Initially we familiarised ourselves with how things work in Iran by joining a small group tour, Yomadic. We then travelled independently and at a slower pace for another two weeks.

People called out "welcome to Iran", bought us coffee, handed over small gifts and stopped to chat. We left our passports at a hotel. The receptionist tracked us down on a local bus, called the attendant who brought the phone to us.

The bus attendant then arranged for a bus to wait for us at the next stop to return to Kashan and collect our passports. No stress and easy as.

Unfortunately, the recently updated federal government travel advisory which states "Reconsider your need to travel" will put even more travellers off. Note that the same advice is given for Egypt and Venezuela, where many wouldn't hesitate to visit.

Go to Iran and see for yourself.

Joanne Karcz, Dangar Island, NSW


What a shame Brian MacDonald didn't get off the well worn tourist track from Keswick to Windermere in the Lake District (Traveller letters, November, 24).

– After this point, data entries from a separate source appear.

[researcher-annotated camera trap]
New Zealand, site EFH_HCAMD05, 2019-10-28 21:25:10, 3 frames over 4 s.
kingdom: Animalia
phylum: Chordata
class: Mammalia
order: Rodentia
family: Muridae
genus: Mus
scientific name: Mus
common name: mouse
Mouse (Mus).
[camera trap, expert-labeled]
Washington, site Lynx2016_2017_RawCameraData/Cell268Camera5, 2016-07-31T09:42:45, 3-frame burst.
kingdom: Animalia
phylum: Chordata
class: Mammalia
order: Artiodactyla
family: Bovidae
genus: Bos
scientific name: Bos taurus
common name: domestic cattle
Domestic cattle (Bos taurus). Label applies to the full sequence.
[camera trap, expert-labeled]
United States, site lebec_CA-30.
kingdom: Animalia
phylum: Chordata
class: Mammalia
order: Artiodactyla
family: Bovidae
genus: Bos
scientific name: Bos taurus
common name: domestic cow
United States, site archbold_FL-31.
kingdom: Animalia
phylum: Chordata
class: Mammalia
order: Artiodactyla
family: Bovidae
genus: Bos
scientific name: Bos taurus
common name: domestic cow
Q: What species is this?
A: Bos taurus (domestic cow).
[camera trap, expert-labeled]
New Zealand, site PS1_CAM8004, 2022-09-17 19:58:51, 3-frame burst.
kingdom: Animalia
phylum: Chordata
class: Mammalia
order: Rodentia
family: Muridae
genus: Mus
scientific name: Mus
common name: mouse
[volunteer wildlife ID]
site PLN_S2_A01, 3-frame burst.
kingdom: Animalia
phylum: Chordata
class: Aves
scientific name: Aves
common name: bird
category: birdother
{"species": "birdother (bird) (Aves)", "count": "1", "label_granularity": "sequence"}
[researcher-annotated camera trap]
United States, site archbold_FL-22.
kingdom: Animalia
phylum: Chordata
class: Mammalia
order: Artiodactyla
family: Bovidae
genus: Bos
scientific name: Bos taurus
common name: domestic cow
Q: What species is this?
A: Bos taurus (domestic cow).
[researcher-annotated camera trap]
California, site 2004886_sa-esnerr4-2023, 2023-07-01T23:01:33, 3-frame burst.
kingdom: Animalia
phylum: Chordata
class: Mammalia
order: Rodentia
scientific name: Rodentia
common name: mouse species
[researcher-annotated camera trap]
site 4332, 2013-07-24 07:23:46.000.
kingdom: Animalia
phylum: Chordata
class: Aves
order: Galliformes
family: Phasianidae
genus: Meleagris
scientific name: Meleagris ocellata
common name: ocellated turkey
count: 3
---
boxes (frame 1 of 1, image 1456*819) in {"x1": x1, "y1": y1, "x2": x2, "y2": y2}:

As a lifetime visitor to the Lakes, from childhood to my 70s I can recommend the lesser known areas on the fringes of the national park that are stunningly beautiful, peaceful and without the crowds of the more publicised towns.

As with most popular tourist destinations, a little research goes a long way. For me the Lake District is my favourite place in the world.

Janet Murphy, Balnarring, VIC


I am not surprised to hear about problems with Melbourne Airport's lost property office (Traveller letters, December 8). While returning to Sydney I left a coat in Melbourne which I found was in lost property.

However, they refused to answer multiple emails where I asked how I could get it returned to me (I suggested I could send a self-addressed prepaid parcel envelope).

And it's impossible to talk to somebody – one just leaves a number and they are supposed to call back, which doesn't happen. I find it amazing that an airport would not have a system to return items interstate, as half of the items must not be from locals.